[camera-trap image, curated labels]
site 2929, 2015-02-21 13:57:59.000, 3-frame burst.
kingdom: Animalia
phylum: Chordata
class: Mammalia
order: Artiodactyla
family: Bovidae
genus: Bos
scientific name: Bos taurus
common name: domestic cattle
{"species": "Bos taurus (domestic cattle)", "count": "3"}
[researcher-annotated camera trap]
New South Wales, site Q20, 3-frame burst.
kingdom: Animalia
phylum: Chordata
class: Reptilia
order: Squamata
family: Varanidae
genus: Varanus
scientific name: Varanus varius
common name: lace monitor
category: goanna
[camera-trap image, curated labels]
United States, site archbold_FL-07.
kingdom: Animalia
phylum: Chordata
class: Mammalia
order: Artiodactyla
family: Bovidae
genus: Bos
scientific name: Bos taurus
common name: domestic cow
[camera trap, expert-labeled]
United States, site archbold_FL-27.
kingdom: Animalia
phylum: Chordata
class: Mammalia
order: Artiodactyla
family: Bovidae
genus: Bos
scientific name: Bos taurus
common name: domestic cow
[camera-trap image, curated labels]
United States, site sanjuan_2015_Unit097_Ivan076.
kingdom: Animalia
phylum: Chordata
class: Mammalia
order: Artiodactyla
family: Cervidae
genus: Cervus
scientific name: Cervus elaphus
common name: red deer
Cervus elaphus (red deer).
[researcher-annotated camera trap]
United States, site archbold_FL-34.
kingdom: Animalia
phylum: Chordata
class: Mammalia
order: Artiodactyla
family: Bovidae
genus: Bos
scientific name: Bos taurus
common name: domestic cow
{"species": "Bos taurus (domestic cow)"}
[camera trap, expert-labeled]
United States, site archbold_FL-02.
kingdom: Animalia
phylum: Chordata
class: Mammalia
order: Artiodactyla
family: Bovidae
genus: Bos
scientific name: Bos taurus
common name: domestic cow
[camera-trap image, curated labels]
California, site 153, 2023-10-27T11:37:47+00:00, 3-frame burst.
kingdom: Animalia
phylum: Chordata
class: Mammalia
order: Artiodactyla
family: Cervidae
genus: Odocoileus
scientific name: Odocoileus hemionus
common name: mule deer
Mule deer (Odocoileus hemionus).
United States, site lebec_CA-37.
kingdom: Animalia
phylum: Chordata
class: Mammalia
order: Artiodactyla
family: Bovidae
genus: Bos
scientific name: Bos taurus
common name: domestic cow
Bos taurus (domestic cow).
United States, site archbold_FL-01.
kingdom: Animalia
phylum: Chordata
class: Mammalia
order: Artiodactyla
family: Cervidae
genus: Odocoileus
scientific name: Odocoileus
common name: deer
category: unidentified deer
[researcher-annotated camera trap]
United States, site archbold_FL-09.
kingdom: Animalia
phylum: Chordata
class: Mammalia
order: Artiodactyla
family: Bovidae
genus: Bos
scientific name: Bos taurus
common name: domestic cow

# # # # #

TASK REQUIREMENTS: Take the material above and transcribe all of it exactly.

SOLUTION TO THIS TASK:
[camera-trap image, curated labels]
site 2929, 2015-02-21 13:57:59.000, 3-frame burst.
kingdom: Animalia
phylum: Chordata
class: Mammalia
order: Artiodactyla
family: Bovidae
genus: Bos
scientific name: Bos taurus
common name: domestic cattle
{"species": "Bos taurus (domestic cattle)", "count": "3"}
[researcher-annotated camera trap]
New South Wales, site Q20, 3-frame burst.
kingdom: Animalia
phylum: Chordata
class: Reptilia
order: Squamata
family: Varanidae
genus: Varanus
scientific name: Varanus varius
common name: lace monitor
category: goanna
[camera-trap image, curated labels]
United States, site archbold_FL-07.
kingdom: Animalia
phylum: Chordata
class: Mammalia
order: Artiodactyla
family: Bovidae
genus: Bos
scientific name: Bos taurus
common name: domestic cow
[camera trap, expert-labeled]
United States, site archbold_FL-27.
kingdom: Animalia
phylum: Chordata
class: Mammalia
order: Artiodactyla
family: Bovidae
genus: Bos
scientific name: Bos taurus
common name: domestic cow
[camera-trap image, curated labels]
United States, site sanjuan_2015_Unit097_Ivan076.
kingdom: Animalia
phylum: Chordata
class: Mammalia
order: Artiodactyla
family: Cervidae
genus: Cervus
scientific name: Cervus elaphus
common name: red deer
Cervus elaphus (red deer).
[researcher-annotated camera trap]
United States, site archbold_FL-34.
kingdom: Animalia
phylum: Chordata
class: Mammalia
order: Artiodactyla
family: Bovidae
genus: Bos
scientific name: Bos taurus
common name: domestic cow
{"species": "Bos taurus (domestic cow)"}
[camera trap, expert-labeled]
United States, site archbold_FL-02.
kingdom: Animalia
phylum: Chordata
class: Mammalia
order: Artiodactyla
family: Bovidae
genus: Bos
scientific name: Bos taurus
common name: domestic cow
[camera-trap image, curated labels]
California, site 153, 2023-10-27T11:37:47+00:00, 3-frame burst.
kingdom: Animalia
phylum: Chordata
class: Mammalia
order: Artiodactyla
family: Cervidae
genus: Odocoileus
scientific name: Odocoileus hemionus
common name: mule deer
Mule deer (Odocoileus hemionus).
United States, site lebec_CA-37.
kingdom: Animalia
phylum: Chordata
class: Mammalia
order: Artiodactyla
family: Bovidae
genus: Bos
scientific name: Bos taurus
common name: domestic cow
Bos taurus (domestic cow).
United States, site archbold_FL-01.
kingdom: Animalia
phylum: Chordata
class: Mammalia
order: Artiodactyla
family: Cervidae
genus: Odocoileus
scientific name: Odocoileus
common name: deer
category: unidentified deer
[researcher-annotated camera trap]
United States, site archbold_FL-09.
kingdom: Animalia
phylum: Chordata
class: Mammalia
order: Artiodactyla
family: Bovidae
genus: Bos
scientific name: Bos taurus
common name: domestic cow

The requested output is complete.